§ Provided passage:
The court therefore finds that, at the time Abramian's conviction became final, the Kwan rule had been indicated, and was merely awaiting a case in which to be pronounced. It was thus not a "new rule" under Teague. Cf. Chaidez, 133 S.Ct. at 1119 (Sotomayor, J., dissenting) (Kwan "merely applied the age-old principle that a lawyer may not affirmatively mislead a client").
The government also seeks dismissal on the basis that Abramian has not alleged facts satisfying the second Hirabayashi factor because her petition does not by "provide valid or sound reasons explaining why [she] did not attack [her] sentence[ ] or conviction[ ] earlier." Kwan, 407 F.3d at 1012, 1014. A petitioner bears the initial burden of justifying her delay. See United States v. Riedl, 496 F.3d 1003, 1007-08 (9th Cir. 2007). Kwan — which is the only legally cognizable basis for the petition — was decided nine years ago, on May 12, 2005. Abramian identifies no reason that would explain her failure to attack her sentence at any time following the issuance of Kwan prior to March 24, 2014.

§ Raw data:

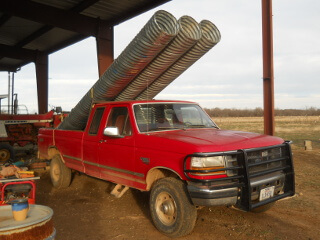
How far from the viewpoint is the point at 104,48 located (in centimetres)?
1316

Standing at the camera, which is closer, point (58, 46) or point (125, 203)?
point (125, 203)

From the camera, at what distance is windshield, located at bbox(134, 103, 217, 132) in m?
4.82

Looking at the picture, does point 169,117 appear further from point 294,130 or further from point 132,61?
point 294,130

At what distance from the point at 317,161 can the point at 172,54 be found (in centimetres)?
638

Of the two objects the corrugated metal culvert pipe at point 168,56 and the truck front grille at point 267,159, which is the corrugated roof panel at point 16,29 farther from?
the truck front grille at point 267,159

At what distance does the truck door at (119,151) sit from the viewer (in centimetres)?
471

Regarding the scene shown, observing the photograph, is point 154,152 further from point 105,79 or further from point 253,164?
point 105,79

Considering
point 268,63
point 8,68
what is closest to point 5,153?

§ What to work on:
1) Which cases in the court opinion excerpt are cited with a reporter volume and page number? Give each case name with its citation.
2) Does the court opinion excerpt support each of these statements? Answer yes or no, and quote the words that decide it.
(a) Kwan was decided on May 12, 2005.
(b) The government bears the initial burden of justifying the delay in filing.
(c) The court finds that the Kwan rule was a "new rule" under Teague.

§ Solutions in order:
1)
Chaidez, 133 S.Ct. at 1119
Kwan, 407 F.3d at 1012, 1014
United States v. Riedl, 496 F.3d 1003, 1007-08 (9th Cir. 2007)

2)
(a) Yes: "Kwan — which is the only legally cognizable basis for the petition — was decided nine years ago, on May 12, 2005."
(b) No: "A petitioner bears the initial burden of justifying her delay."
(c) No: "It was thus not a "new rule" under Teague."